Miscymiscmisc.

  • I don’t know if it is a good or bad sign that the most satisfactory thing I’ve done in, dunno, ages, is finish reading a day early so that I can have a relaxing evening with a friend from out of town. Good sign: I actually accomplished something! Bad sign: to most of the world, reading 50 or so pages is not really counted as a major accomplishment.
  • Dinner was at Brick Lane Curryhouse. Yum yum yum.
  • I’ve participated in an irregular dinner club over the past year, and it was great, and I’ll miss it. While I generally hate structure in things like that, Ben Franklin’s regular secret dinner club, The Junto, sounds like it had an interesting structure, and it is hard to argue with the results.
  • Interesting and accessible article arguing that the best way to treat terrorists, legally speaking, is to agree that they are …. pirates.
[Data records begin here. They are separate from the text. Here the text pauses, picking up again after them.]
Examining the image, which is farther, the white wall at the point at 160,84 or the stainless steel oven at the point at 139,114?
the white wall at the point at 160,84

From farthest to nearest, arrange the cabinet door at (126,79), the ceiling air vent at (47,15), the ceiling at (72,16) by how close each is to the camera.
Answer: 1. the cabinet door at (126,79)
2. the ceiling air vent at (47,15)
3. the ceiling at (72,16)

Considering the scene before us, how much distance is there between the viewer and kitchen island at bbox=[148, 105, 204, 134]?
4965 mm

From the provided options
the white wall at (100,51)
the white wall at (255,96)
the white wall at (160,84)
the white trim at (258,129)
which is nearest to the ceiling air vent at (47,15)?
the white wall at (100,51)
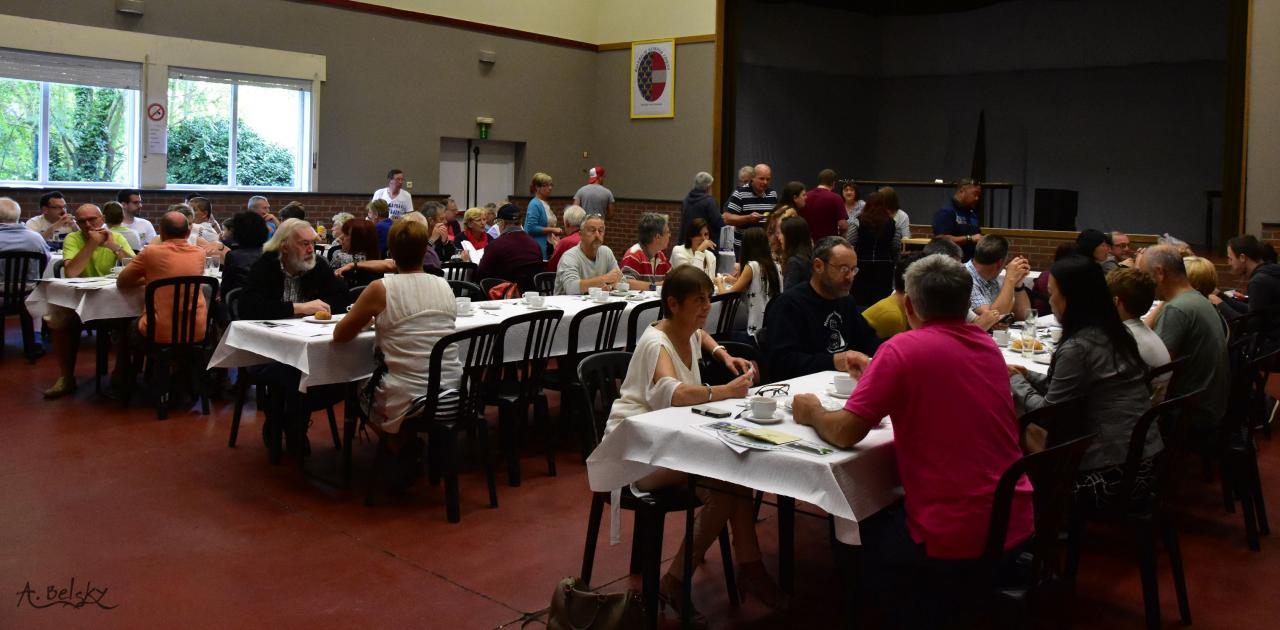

Yarrr!
  • Jono: totally agreed that Ubuntu’s process is generally quite transparent and an example for others. That said, the profit- what you note as ‘cheap labo[u]r’- is and must be important. Corporations get involved and stay involved because of profit. Corporations that are making money off free software are predictable and reliable (just like corporations that are locked down by licenses); corporations that are doing free software out of the goodness of their heart are not necessarily either predictable nor reliable.
  • Fedora is making very interesting noises about music. This is the kind of big thinking the free software desktop needs. (Relatedly, Jamendo sounds cool.)
  • I’m still not sure how I feel about Ted’s post about project naming, but it feels significant, and is worth the read.
  • Open source needs something like techcrunch.
  • Havoc: (1) make it possible to find permalinks in log.ometer.com :) (2) The stopbadware thing is… very complex. The dialogware situation is a real problem, and clearly people read dialogs only a little more than they read EULAs, but some of the other options are unpalatable as well. In particular, ‘As long as the app uninstalls completely and easily from the normal add/remove programs screen, if people think the app sucks they can always get rid of it’ just isn’t sufficient, primarily for two reasons: (1) precious few of the people most impacted by this actually know how to uninstall software, and (2) this presumes that uninstallation undoes all bad things the software has done, which often isn’t the case (for example, it doesn’t take your personal information off remote servers, and it would be impractical to require that.)

6 thoughts on “Miscymiscmisc.”

  1. > to most of the world, reading 50 or so pages is not really counted as a major accomplishment.

    If you think in The World, statistically most humans would count this as a major accomplisment, and a luxury. Remember how lucky you are. :)

    Thanks Luis for sharing experiences and lectures.